Required actions =>
A) In the article about Kentucky beef producer Mike Wilson, about what year did Wilson start bringing cattle to his Anderson County farm?
B) Write the next part of the article about Mike Wilson's Kentucky cattle operation, starting after its last paragraph.

Supplied passage =>
··········
What is in this article?:
- Boosting Kentucky beef industry one farm at a time
- Increased value of the calf
• Thanks to education through the Master Cattleman program, a one-on-one Kentucky Cooperative Extension partnership, Mike Wilson may be on the way to being a full-time cattleman.
• Wilson is in the fifth year of a management and genetics improvement program.
MIKE WILSON on his farm in Anderson County, Ky.
For several years, Mike Wilson has been a beef producer on the side.
Spending evenings and weekends on his Anderson County farm and days at his job at the auto repair garage he owns, has kept Wilson very busy.
But thanks to education through the Master Cattleman program a one-on-one Kentucky Cooperative Extension partnership, Wilson may be on the way to being a full-time cattleman.
Wilson is in the fifth year of a management and genetics improvement program. He’s been working with University of Kentucky College of Agriculture Beef Specialist Les Anderson and Tommy Yankey, the UK Extension agent for agriculture and natural resources in Anderson County.
“I have had the farm since 1999,” said Wilson, who grew up on a dairy farm and has been around cattle all his life. “I worked for several years to clean it up and then started to bring cattle out here in about 2005. I knew the cows were pretty good size when I bought them. I had mostly Simmental and I wanted to cross breed with Angus.”
“When we began working with Mike a few years ago, he had a very typical commercial cow-calf operation,” Anderson said. “He had fairly decent control over this herd with a calving season of about 70 to 90 days. He had a lot of variation in the type and size of his cattle We wanted to help him make things tighter and more efficient.”
··········
Extracted entries =>
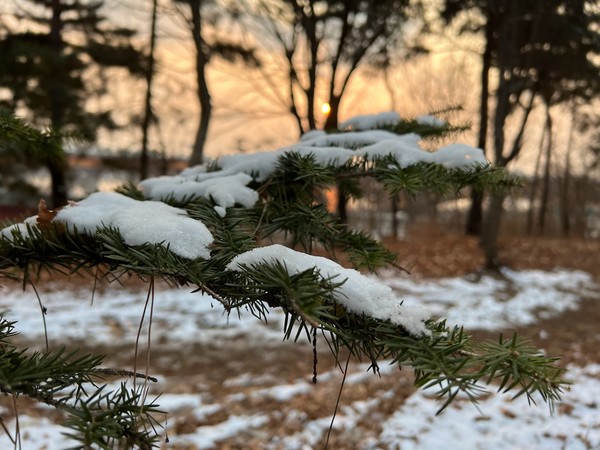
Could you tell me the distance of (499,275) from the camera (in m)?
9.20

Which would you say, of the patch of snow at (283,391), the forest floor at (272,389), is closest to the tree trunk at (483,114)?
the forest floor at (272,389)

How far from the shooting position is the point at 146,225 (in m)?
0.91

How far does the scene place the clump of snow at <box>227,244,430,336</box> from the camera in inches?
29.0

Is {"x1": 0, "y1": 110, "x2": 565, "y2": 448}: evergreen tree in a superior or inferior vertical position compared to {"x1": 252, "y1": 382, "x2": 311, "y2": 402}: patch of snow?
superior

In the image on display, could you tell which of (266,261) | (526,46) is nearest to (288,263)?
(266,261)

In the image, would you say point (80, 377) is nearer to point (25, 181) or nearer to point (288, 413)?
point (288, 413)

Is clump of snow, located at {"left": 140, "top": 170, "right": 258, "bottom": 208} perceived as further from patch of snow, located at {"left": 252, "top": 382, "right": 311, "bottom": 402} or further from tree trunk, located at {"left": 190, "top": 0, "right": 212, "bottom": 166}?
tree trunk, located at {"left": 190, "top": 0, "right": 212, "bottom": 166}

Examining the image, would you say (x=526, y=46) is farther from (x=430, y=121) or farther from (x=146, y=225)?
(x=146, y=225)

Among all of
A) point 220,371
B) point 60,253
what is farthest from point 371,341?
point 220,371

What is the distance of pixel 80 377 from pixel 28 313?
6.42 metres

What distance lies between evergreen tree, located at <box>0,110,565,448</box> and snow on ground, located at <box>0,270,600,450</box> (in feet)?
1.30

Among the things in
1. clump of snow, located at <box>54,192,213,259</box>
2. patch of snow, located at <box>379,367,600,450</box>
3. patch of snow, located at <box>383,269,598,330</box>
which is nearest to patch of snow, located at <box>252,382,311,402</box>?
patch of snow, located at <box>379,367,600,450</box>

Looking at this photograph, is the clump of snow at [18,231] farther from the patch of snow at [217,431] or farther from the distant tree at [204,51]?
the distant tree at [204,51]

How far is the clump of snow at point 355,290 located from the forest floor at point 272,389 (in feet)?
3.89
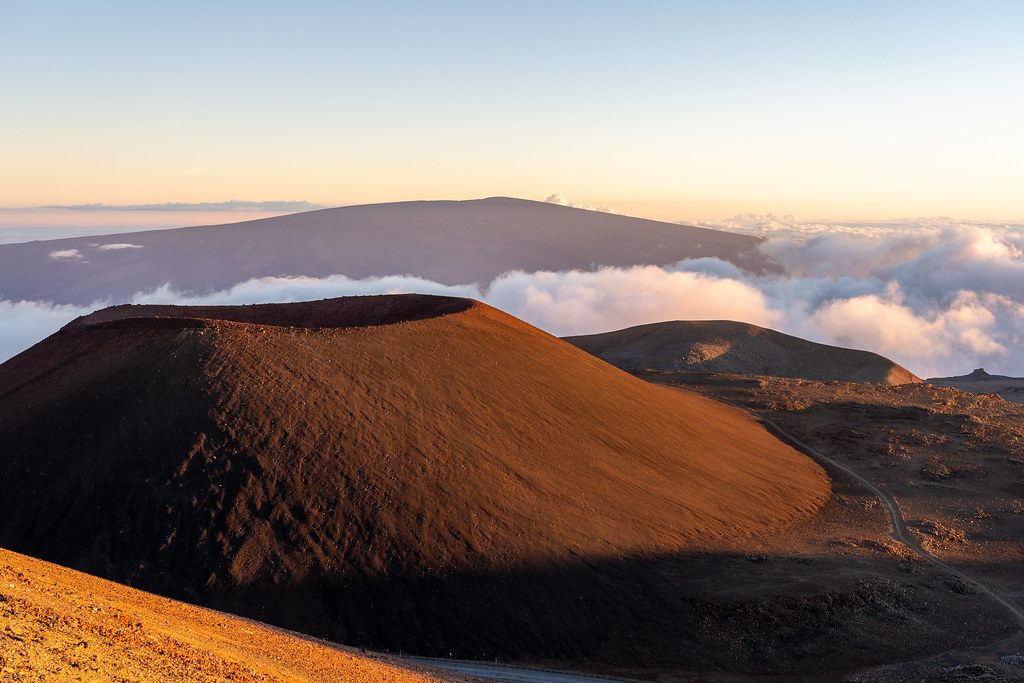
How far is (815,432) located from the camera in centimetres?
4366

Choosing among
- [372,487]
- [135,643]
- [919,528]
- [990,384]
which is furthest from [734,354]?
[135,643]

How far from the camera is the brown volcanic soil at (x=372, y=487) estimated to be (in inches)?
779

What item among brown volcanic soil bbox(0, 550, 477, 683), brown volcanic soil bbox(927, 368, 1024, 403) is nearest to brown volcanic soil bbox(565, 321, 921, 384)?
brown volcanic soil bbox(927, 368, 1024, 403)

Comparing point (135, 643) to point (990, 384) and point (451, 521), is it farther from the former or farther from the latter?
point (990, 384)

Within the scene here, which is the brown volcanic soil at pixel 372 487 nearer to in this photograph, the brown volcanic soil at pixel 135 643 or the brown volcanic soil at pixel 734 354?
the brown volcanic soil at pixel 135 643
··········
Exercise responses =>
A) About 2005.

B)
They went to work with Mike to downsize his herd, not in number, but in physical size of each cow and allow him to wrap up the calving season in a shorter window. Through the use of artificial insemination and estrus synchronization, the team helped Wilson do both.
In just five years, Wilson has been able to reduce the frame size of his cowherd, which means he has lower feed costs, but at the same time, he’s seen weaning weights substantially increase by about 100 pounds per calf. That means more money in his pocket.
“I’m now finished with the majority of the calving season in about a seven-day window,” Wilson said. “This program is a great way to go; the calves are about the same size.”
Yankey said Wilson has also benefitted from some of the Phase I settlement funds in Anderson County which have allowed him to purchase scales and handling equipment to keep up with the progress of the herd.
Anderson said components of the program began nearly seven years ago with funding from the Kentucky Agricultural Development Board filtered through the Master Cattleman and Advanced Master Cattleman programs offered throughout the state.